Not super familiar with SSI but use CSVDYLPA. Lots of options, but I can tell 
you yes, potentially a module added with CSVDYLPA can survive the termination 
of the issuer of the macro.

Charles


-----Original Message-----
From: IBM Mainframe Discussion List [mailto:IBM-MAIN@LISTSERV.UA.EDU] On Behalf 
Of John McKown
Sent: Wednesday, November 29, 2017 8:51 AM
To: IBM-MAIN@LISTSERV.UA.EDU
Subject: CSVDYLPA ADD question.

I'm looking at  example #1 here:
https://www.ibm.com/support/knowledgecenter/en/SSLTBW_2.3.0/com.ibm.zos.v2r3.ieaa100/iea3a1_Description18.htm#dylpaxm

What I'm thinking of is in regards to a subsystem (SSI) initialization which 
occurs after IPL (i.e. not via the IEFSSNnn member of PARMLIB).
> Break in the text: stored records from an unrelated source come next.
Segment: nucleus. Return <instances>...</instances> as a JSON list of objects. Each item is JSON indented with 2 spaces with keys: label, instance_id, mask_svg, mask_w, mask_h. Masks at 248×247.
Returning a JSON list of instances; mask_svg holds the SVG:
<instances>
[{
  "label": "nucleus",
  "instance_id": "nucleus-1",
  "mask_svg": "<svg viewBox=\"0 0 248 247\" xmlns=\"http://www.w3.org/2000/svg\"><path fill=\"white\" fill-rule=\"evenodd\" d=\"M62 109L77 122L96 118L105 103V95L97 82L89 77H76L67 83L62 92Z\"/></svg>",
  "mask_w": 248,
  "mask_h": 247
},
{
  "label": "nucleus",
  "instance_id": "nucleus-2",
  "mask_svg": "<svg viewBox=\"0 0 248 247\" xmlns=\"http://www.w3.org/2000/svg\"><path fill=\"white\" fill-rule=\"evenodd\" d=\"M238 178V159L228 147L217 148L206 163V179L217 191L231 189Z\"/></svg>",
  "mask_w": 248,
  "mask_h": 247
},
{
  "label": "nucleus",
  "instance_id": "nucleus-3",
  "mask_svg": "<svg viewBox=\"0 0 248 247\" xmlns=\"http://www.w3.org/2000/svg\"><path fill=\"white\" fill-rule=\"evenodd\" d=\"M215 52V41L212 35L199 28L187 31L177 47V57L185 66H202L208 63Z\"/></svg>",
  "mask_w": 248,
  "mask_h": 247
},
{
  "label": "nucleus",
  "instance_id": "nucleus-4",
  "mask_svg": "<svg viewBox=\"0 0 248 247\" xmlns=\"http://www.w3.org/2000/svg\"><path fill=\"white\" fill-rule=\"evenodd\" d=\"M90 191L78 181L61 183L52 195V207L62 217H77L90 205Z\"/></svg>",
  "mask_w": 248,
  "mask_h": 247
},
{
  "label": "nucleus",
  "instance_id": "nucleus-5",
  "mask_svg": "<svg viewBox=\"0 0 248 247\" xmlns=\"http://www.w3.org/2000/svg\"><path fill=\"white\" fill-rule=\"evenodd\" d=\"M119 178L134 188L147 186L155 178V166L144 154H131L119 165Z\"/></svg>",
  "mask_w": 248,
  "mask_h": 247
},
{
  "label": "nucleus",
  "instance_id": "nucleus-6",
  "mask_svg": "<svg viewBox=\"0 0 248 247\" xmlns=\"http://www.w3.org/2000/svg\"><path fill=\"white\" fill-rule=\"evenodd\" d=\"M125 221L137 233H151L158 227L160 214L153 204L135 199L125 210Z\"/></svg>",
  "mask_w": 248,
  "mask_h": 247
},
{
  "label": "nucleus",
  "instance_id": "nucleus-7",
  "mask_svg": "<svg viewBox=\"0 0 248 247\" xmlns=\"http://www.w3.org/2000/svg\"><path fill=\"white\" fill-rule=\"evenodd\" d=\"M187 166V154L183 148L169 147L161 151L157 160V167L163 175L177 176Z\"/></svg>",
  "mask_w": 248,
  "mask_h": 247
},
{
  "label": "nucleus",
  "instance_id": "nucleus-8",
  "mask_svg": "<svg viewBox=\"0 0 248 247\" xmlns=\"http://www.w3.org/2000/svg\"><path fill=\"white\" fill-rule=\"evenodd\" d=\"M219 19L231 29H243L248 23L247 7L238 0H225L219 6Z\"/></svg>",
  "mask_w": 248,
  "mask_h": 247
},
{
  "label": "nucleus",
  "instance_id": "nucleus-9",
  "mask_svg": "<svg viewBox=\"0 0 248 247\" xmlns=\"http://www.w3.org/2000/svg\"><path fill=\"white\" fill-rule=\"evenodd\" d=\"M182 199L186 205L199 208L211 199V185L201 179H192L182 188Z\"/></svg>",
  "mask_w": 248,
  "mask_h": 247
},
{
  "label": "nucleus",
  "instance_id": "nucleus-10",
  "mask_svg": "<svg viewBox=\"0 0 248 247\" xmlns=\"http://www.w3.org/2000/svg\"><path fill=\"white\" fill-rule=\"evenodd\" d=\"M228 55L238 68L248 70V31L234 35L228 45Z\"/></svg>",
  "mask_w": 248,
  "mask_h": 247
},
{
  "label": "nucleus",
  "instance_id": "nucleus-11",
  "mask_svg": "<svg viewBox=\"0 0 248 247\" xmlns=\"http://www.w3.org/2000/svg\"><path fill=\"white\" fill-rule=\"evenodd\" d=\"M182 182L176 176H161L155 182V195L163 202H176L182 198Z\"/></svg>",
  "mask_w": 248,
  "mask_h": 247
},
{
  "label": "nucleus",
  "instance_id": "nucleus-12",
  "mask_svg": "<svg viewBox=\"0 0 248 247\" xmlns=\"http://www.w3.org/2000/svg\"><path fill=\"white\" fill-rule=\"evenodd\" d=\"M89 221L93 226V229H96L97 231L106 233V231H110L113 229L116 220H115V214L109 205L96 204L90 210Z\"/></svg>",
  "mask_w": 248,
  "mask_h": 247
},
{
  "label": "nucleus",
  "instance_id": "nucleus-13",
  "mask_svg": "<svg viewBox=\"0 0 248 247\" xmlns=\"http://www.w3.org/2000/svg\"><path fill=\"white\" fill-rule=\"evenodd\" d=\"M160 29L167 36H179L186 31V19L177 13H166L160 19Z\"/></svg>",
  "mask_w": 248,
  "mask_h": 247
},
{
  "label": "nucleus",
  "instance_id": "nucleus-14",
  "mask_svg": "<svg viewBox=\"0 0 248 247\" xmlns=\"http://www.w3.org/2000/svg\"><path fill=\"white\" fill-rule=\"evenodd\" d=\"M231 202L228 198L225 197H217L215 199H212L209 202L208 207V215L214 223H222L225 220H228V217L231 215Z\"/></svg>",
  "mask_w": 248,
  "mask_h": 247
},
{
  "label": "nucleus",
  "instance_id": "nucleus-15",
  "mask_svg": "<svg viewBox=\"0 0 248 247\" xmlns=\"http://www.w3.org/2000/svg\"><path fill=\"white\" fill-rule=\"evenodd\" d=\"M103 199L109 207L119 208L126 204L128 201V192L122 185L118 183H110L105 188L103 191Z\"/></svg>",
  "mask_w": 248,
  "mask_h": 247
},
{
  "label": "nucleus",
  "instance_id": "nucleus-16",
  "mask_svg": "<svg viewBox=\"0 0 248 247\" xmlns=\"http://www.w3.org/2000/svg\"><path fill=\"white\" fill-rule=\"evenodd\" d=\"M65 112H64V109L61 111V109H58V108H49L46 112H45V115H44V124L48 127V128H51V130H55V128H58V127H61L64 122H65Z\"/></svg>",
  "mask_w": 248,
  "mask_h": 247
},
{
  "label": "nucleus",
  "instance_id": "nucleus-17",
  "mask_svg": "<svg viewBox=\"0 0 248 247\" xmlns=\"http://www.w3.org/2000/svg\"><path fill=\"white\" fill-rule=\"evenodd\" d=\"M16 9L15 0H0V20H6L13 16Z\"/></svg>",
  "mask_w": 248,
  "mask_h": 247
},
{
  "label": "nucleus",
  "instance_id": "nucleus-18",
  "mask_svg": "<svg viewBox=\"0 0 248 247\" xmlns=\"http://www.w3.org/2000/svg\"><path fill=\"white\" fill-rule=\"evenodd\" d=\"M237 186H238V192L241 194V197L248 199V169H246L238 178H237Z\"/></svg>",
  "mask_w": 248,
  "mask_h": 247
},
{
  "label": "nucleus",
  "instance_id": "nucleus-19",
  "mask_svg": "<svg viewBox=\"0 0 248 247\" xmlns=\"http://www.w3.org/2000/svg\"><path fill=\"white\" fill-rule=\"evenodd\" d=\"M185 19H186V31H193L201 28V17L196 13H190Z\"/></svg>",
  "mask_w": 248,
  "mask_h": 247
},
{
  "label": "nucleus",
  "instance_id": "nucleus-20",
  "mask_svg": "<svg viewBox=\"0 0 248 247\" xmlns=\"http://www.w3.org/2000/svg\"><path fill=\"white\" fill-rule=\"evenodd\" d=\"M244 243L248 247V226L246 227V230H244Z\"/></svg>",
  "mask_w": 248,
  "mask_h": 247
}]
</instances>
The above seems 
like a decent way to add the required code from a "steplib"
into the running LPA so that it is usable, even if the initialization address 
space terminates for some reason. The basic logic that I'm looking at is to do 
something like (really stripped down):

1) Determine if the subsystem is already running & terminate if so.
2) Determine if the required module(s) are already in LPA & if not load them as 
above.
3) Determine if the subsystem is defined & if not then use IEFSS* macros to 
define it.
4) Set up the subsystem (IEFSS* macros) and continue.

Now, my question is "Will the module added with the CSVDYLPA continue to be 
valid even if the initialization address space terminates?". The documentation 
doesn't indicate that it will "go away", so I am hoping that it continues to be 
usable even if the address space terminates. But I am somewhat concerned due to 
the fact that in a Share presentation on the SSI it had a strong emphasis that 
"LOADTOGLOBAL" should only be used on the IEFSSVT macro if one can be certain 
that the address space will _never_ terminate.

I'm guessing that LOADTOGLOBAL literally means "LOAD GLOBAL=YES,EOM=YES" is 
specified within the IEFSSVT processing. Which, of course, makes me wonder why 
it doesn't do a CSVDYLPA to load the module into CSA instead.

--
I have a theory that it's impossible to prove anything, but I can't prove it.